In tale contesto la Banca d'Italia informa «l'esponente» dell'esistenza dei sistemi di risoluzione stragiudiziale previsti dall'articolo 128-bis del TUB.
In merito alla formulazione di tale ultima previsione, rileva l'opportunità di eliminare il termine «esponente» che può risultare ambiguo, facendo invece riferimento al soggetto che ha presentato l'esposto.
Segnala inoltre come l'articolo 80 della direttiva includa, tra i soggetti abilitati a presentare esposti, le associazioni dei consumatori, mentre l'articolo 39 dello schema di decreto fa riferimento, in termini più circoscritti, alle associazioni che rappresentano gli utilizzatori dei servizi di pagamento.
L'articolo 40, che riprende gli articoli 83 e 23 della Direttiva, consente, al comma 1, agli utilizzatori di avvalersi di sistemi, o procedure di risoluzione stragiudiziale delle controversie concernenti i servizi di pagamento, che si affiancano ai tradizionali strumenti di tutela giurisdizionale. A tal fine il comma 2 prevede che i prestatori di servizi di pagamento aderiscono ai sistemi stragiudiziali costituiti da norme di legge o da atti di autoregolamentazione delle associazioni di categoria, mentre le banche, gli istituti di moneta elettronica e gli istituti di pagamento aderiscono ai sistemi stragiudiziali previsti dall'articolo 128-bis del TUB.
Ai sensi del comma 3 i sistemi di risoluzione stragiudiziale prevedono forme di collaborazione con quelli istituiti in altri Stati membri dell'Unione europea, ai fini della risoluzione delle controversie transfrontaliere.
Il Titolo VII reca, all'articolo 41, la clausola di invarianza finanziaria, stabilendo che l'attuazione del decreto legislativo non comporta nuovi o maggiori oneri a carico della finanza pubblica e che le amministrazioni pubbliche interessate adempiono ai compiti stabiliti dal decreto stesso con le risorse umane, strumentali e finanziarie previste dalla legislazione vigente.
L'articolo 42 dispone l'entrata in vigore delle norme contenute nello schema di decreto dal giorno stesso della loro pubblicazione in Gazzetta Ufficiale.
Si riserva quindi di formulare una compiuta proposta di parere all'esito del dibattito.

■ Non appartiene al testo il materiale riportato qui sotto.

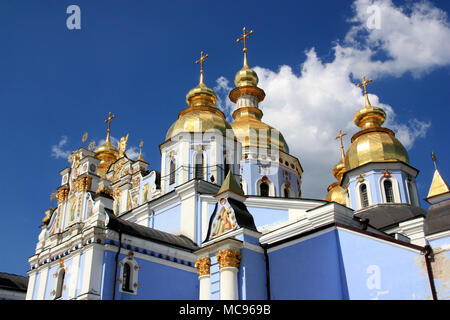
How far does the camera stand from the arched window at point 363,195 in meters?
22.4

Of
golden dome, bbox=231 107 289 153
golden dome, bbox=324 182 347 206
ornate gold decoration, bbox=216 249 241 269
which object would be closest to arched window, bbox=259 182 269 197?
golden dome, bbox=231 107 289 153

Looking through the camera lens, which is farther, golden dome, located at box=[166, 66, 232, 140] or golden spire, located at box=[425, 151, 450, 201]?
golden dome, located at box=[166, 66, 232, 140]

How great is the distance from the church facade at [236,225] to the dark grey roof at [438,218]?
0.14ft

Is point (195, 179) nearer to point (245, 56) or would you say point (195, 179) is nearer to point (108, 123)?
point (108, 123)

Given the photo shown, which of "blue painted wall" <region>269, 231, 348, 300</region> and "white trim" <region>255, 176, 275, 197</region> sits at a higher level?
"white trim" <region>255, 176, 275, 197</region>

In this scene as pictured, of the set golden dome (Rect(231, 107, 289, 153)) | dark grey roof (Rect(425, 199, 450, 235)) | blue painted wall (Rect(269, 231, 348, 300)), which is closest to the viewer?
dark grey roof (Rect(425, 199, 450, 235))

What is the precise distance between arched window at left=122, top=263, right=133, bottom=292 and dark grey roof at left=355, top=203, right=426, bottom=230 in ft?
30.4

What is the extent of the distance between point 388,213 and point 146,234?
1004 cm

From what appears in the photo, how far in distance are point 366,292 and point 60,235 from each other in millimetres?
12273

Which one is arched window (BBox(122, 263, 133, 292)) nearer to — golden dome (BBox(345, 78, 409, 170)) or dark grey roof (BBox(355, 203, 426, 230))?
dark grey roof (BBox(355, 203, 426, 230))

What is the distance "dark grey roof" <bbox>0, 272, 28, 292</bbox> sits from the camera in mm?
21234

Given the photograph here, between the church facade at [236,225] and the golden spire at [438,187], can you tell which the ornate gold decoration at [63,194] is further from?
the golden spire at [438,187]

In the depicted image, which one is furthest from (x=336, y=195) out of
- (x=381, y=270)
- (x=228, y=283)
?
(x=228, y=283)
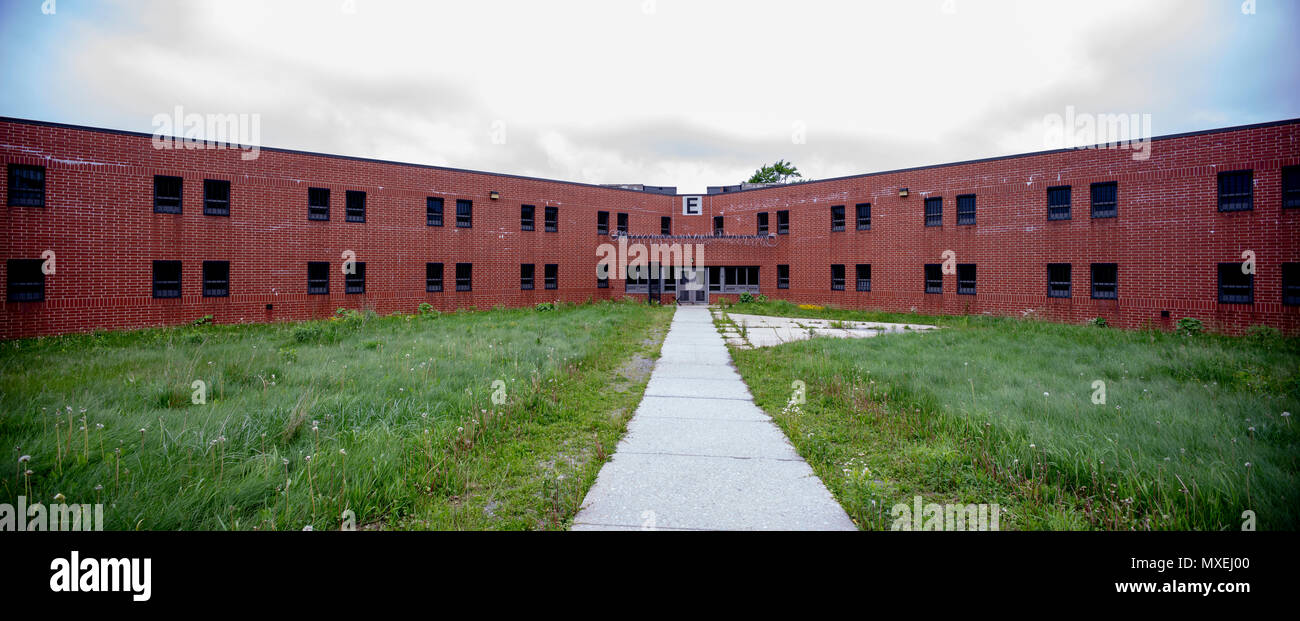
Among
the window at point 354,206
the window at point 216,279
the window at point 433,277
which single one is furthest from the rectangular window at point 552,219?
the window at point 216,279

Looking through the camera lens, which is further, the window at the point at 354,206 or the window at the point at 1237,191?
the window at the point at 354,206

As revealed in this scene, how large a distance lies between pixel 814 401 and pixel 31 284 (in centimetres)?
2421

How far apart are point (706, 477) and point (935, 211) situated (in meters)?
24.7

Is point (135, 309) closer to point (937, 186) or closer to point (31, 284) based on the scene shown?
point (31, 284)

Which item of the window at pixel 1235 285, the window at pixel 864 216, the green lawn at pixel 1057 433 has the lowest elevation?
the green lawn at pixel 1057 433

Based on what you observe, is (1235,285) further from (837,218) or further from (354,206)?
(354,206)

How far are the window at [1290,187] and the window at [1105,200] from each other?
4.02m

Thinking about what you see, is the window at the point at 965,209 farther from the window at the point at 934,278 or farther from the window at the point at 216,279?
the window at the point at 216,279

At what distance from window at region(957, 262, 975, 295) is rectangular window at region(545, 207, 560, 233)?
66.7ft

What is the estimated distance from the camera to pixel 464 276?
989 inches

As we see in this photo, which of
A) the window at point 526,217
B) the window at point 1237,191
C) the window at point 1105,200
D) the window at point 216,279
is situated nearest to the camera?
the window at point 1237,191

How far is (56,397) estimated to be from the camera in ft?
19.2

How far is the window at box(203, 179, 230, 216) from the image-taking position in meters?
19.0

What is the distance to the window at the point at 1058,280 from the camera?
2070 cm
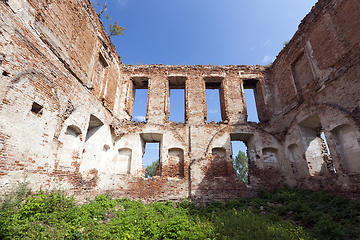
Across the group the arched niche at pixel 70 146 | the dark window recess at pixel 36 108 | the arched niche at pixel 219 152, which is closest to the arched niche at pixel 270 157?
the arched niche at pixel 219 152

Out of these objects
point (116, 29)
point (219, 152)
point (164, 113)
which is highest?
point (116, 29)

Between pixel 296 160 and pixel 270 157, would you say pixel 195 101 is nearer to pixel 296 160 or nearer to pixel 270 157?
pixel 270 157

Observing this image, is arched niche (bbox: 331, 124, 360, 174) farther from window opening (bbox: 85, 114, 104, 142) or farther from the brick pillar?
window opening (bbox: 85, 114, 104, 142)

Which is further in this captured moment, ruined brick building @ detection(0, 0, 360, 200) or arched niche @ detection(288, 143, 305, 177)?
arched niche @ detection(288, 143, 305, 177)

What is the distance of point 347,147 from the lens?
6.72m

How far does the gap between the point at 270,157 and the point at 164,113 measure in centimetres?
644

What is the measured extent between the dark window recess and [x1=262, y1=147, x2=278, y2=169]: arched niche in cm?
1001

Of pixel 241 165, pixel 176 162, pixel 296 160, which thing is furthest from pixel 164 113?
pixel 241 165

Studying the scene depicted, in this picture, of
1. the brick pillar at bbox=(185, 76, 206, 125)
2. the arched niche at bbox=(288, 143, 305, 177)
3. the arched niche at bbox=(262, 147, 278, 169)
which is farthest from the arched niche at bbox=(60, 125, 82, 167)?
the arched niche at bbox=(288, 143, 305, 177)

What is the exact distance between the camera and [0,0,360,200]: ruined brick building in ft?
16.1

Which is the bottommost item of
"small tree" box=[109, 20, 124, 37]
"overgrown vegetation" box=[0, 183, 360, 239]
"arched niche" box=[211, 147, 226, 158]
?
"overgrown vegetation" box=[0, 183, 360, 239]

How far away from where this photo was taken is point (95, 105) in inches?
318

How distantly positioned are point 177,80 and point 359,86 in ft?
28.8

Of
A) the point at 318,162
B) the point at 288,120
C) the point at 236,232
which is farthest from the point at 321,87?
the point at 236,232
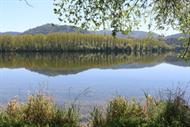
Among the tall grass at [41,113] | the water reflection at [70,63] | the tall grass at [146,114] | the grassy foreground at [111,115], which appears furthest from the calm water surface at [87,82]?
the tall grass at [41,113]

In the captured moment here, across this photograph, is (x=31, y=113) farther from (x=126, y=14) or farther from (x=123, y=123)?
(x=126, y=14)

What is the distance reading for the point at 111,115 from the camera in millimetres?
16688

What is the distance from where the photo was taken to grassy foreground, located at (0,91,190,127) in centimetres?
1455

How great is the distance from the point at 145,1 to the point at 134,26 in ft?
3.26

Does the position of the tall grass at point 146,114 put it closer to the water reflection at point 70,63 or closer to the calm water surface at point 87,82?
the calm water surface at point 87,82

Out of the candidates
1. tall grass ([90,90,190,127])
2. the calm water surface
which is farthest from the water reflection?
tall grass ([90,90,190,127])

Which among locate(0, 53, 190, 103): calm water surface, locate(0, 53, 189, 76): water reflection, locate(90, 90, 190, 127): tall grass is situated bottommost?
locate(0, 53, 189, 76): water reflection

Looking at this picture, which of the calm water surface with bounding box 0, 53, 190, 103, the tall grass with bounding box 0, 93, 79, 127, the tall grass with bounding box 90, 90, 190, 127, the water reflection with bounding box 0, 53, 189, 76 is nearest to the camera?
the tall grass with bounding box 90, 90, 190, 127

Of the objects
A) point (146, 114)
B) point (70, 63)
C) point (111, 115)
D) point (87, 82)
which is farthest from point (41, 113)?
point (70, 63)

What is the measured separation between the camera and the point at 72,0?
1472 centimetres

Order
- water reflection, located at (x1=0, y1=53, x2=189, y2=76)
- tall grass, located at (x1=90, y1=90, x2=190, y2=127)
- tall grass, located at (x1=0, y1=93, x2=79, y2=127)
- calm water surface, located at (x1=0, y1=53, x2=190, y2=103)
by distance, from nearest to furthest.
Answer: tall grass, located at (x1=90, y1=90, x2=190, y2=127) → tall grass, located at (x1=0, y1=93, x2=79, y2=127) → calm water surface, located at (x1=0, y1=53, x2=190, y2=103) → water reflection, located at (x1=0, y1=53, x2=189, y2=76)

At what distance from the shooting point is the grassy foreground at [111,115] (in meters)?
14.5

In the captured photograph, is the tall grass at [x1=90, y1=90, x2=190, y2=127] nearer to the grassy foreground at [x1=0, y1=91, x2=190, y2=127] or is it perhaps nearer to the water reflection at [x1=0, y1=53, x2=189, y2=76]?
the grassy foreground at [x1=0, y1=91, x2=190, y2=127]

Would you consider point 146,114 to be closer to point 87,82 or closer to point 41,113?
point 41,113
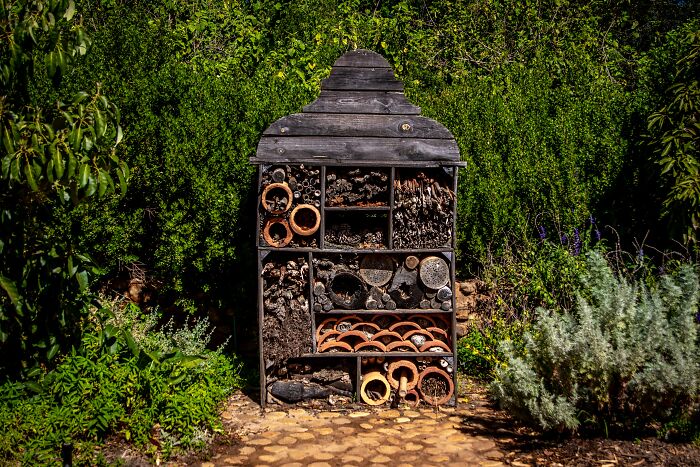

Gianfranco CONTE, presidente, ricorda che la Commissione dovrà esprimere il parere sul provvedimento entro il 7 dicembre prossimo.
Rileva quindi come molti degli aspetti affrontati dallo schema di decreto legislativo potranno essere approfonditi in occasione dell'audizione del Direttore generale del Tesoro, professor Vittorio Grilli, che avrà luogo nella seduta di giovedì 26 novembre prossimo, nell'ambito dell'indagine conoscitiva sul credito al consumo.

Nessuno chiedendo di intervenire, rinvia il seguito dell'esame ad una seduta da convocare nella giornata di martedì 24 novembre prossimo.

La seduta termina alle 13.55.

UFFICIO DI PRESIDENZA INTEGRATO DAI RAPPRESENTANTI DEI GRUPPI

Giovedì 19 novembre 2009.

L'ufficio di presidenza si è riunito dalle 13.55 alle 14.